State court clerks must reject any filing submitted by a vexatious litigant unless that litigant has first obtained permission from an LAJ. Id. § 11.103(a). If a clerk mistakenly dockets a filing from a vexatious litigant, any party may file a notice pointing out the mistake; the clerk must then notify the court, and "[o]n receiving notice from the clerk, the court shall immediately stay the litigation and shall dismiss the litigation" unless the litigant obtains retroactive permission from the LAJ. Id. § 11.1035. Finally, clerks must notify the Office of Court Administration of the Texas Judicial System ("OCA") when a court enters a prefiling order. Id. § 11.104(a). OCA is required to maintain a list of litigants who are subject to a prefiling order and post that list on its website. Id. § 11.104(b). And OCA is prohibited from removing an individual's name from the list without a court order. Id. § 11.104(c).

B

Appellants are a group of individuals who have been declared vexatious litigants and are subject to a prefiling order. As such, they must seek permission from the local LAJ to file lawsuits pro se.

Lead Appellant Christine Reule, a resident of Smith County, was declared a vexatious litigant and has been subject to a prefiling order since 2019. Appellants allege that Reule needs to file a new lawsuit pro se because her neighbor—who purportedly knew that Reule was on the vexatious litigants list and therefore could not sue him—shot and killed her dog. They claim Chapter 11 has "severely and permanently impaired" Reule's right to petition and access courts. Their complaint contains similar allegations pertaining to each of the Appellants. Other than Reule, however, none of the Appellants alleges that he or she has an immediate need to file a lawsuit that is inhibited by operation of Chapter 11.

Appellants filed this suit challenging the constitutionality of Chapter 11—specifically,

sections 11.001(2), 11.052, 11.053, 11.054, 11.055, 11.056, 11.101, 11.102, 11.103, and 11.104—both on its face and as applied to them. They averred that Chapter 11 permanently deprives them of their First Amendment right to petition, and therefore operates as an unlawful prior restraint; it is overbroad, vague, and arbitrary and capricious and cannot satisfy any level of judicial scrutiny; it flouts due process and equal protection; it operates independently of applicable rules of evidence; it abridges a plaintiff's right to appeal a decision; and it runs counter to federal judicial principles regarding vexatious litigants. They sought a declaration that Chapter 11 is unconstitutional; certification of two defendant classes consisting of all Texas state court clerks and all LAJs; an injunction prohibiting one of the Appellees and all members of the two defendant classes from enforcing Chapter 11; nominal damages; and costs and attorney's fees.

Appellants sue Judge Austin Reeve Jackson, Penny Clarkston, and Megan LaVoie. Appellants sue Judge Jackson, the LAJ for Smith County, in his official capacity and as representative of a putative class of defendants defined as all "Texas LAJs or others with similar duties." Appellants clarify that Judge Jackson "is not sued in his judicial capacity," but instead "in his official and administrative capacities in the performance of the ministerial task of deciding whether to permit a 'vexatious litigant's' pro se filing." They allege that Judge Jackson "enforces Chapter 11 by granting or denying permission for a 'vexatious litigant' to file a pro se suit or appeal."

# Challenge A
Can you reproduce, word for word, the part of the passage on vexatious litigants that opens with the words containing "Appellants are a" and closes with "lawsuits pro se."?
The passage on vexatious litigants and the records are drawn from unrelated sources.

# Given records
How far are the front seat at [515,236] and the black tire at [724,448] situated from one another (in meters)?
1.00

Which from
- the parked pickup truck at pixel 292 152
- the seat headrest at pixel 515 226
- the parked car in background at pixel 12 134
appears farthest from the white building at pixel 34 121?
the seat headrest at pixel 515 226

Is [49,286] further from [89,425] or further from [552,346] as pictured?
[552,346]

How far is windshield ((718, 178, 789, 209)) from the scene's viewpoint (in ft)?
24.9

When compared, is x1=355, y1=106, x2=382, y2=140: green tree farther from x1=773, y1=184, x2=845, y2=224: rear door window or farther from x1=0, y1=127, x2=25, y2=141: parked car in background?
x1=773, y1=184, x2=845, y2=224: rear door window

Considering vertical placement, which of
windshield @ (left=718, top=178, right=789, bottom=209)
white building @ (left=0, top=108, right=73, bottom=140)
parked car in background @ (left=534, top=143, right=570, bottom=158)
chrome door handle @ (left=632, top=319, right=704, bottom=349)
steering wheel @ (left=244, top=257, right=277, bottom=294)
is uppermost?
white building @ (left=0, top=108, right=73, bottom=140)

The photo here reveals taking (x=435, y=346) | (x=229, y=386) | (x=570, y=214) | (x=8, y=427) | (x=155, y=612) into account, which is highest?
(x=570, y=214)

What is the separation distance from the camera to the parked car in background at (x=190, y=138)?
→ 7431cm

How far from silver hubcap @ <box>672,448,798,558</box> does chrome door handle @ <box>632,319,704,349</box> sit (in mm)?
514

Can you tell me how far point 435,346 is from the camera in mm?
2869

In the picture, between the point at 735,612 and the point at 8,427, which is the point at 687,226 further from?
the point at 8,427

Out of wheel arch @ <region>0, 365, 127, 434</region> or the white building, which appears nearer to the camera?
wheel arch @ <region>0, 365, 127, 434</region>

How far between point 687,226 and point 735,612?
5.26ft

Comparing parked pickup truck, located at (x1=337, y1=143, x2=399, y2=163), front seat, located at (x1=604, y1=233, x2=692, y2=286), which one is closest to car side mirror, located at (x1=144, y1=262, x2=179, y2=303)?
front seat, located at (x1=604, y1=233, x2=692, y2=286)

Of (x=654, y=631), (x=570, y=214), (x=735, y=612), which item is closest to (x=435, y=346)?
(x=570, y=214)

# Challenge B
Which lines of the records contain the word "background"? Report each such line in full, matching case exactly.

# Reply A
Appellants are a group of individuals who have been declared vexatious litigants and are subject to a prefiling order. As such, they must seek permission from the local LAJ to file lawsuits pro se.

# Reply B
- the parked car in background at pixel 12 134
When compared, is x1=355, y1=106, x2=382, y2=140: green tree farther from x1=773, y1=184, x2=845, y2=224: rear door window or farther from x1=0, y1=127, x2=25, y2=141: parked car in background?
parked car in background @ (left=534, top=143, right=570, bottom=158)
What is the separation distance from the camera to the parked car in background at (x=190, y=138)?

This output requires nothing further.